▶
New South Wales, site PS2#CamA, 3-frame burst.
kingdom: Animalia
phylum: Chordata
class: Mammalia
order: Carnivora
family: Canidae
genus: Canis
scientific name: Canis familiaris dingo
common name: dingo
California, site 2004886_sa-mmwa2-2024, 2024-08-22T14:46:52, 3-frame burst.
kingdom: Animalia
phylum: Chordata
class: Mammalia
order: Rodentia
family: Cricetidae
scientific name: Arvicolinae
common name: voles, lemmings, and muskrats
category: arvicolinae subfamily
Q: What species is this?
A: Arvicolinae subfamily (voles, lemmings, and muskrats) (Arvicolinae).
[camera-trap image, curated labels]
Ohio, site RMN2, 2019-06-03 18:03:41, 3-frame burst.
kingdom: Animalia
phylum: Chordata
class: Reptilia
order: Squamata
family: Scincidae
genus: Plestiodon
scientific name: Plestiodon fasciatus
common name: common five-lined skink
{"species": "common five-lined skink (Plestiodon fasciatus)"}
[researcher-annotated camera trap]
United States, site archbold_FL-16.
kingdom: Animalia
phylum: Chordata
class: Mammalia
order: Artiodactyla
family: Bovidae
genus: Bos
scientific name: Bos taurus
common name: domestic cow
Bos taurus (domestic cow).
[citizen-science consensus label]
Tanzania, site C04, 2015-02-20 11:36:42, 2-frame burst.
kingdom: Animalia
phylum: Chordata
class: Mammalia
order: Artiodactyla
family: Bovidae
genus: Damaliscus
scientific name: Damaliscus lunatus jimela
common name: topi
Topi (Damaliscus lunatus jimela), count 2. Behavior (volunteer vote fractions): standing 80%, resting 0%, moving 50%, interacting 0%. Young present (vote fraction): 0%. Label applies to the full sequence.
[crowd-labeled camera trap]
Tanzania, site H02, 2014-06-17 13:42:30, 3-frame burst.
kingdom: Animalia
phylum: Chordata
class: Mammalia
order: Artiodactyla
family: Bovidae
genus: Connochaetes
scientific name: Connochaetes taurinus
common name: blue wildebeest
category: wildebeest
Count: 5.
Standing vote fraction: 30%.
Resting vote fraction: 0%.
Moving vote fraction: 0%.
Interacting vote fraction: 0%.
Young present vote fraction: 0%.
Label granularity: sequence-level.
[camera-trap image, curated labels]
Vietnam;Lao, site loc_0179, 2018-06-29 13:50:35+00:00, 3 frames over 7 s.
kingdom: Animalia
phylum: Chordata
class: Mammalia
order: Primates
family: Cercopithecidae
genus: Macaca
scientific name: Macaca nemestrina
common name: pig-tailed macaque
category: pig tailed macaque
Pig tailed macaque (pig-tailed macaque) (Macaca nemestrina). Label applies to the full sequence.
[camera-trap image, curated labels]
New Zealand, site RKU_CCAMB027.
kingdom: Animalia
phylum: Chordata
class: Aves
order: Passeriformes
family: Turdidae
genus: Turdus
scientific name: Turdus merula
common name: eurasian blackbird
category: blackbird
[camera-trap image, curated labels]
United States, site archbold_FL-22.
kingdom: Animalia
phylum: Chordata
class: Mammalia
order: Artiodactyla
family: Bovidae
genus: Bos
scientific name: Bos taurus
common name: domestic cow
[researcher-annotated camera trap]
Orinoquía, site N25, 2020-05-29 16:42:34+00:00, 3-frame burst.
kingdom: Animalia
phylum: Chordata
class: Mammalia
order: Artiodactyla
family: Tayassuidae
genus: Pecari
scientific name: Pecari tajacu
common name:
◀
• [Task]:
Could you set down, word for word, only the lines above from the line with "common name: pig-tailed macaque" to the line with "category: blackbird", including both?

• [Written answer]:
common name: pig-tailed macaque
category: pig tailed macaque
Pig tailed macaque (pig-tailed macaque) (Macaca nemestrina). Label applies to the full sequence.
[camera-trap image, curated labels]
New Zealand, site RKU_CCAMB027.
kingdom: Animalia
phylum: Chordata
class: Aves
order: Passeriformes
family: Turdidae
genus: Turdus
scientific name: Turdus merula
common name: eurasian blackbird
category: blackbird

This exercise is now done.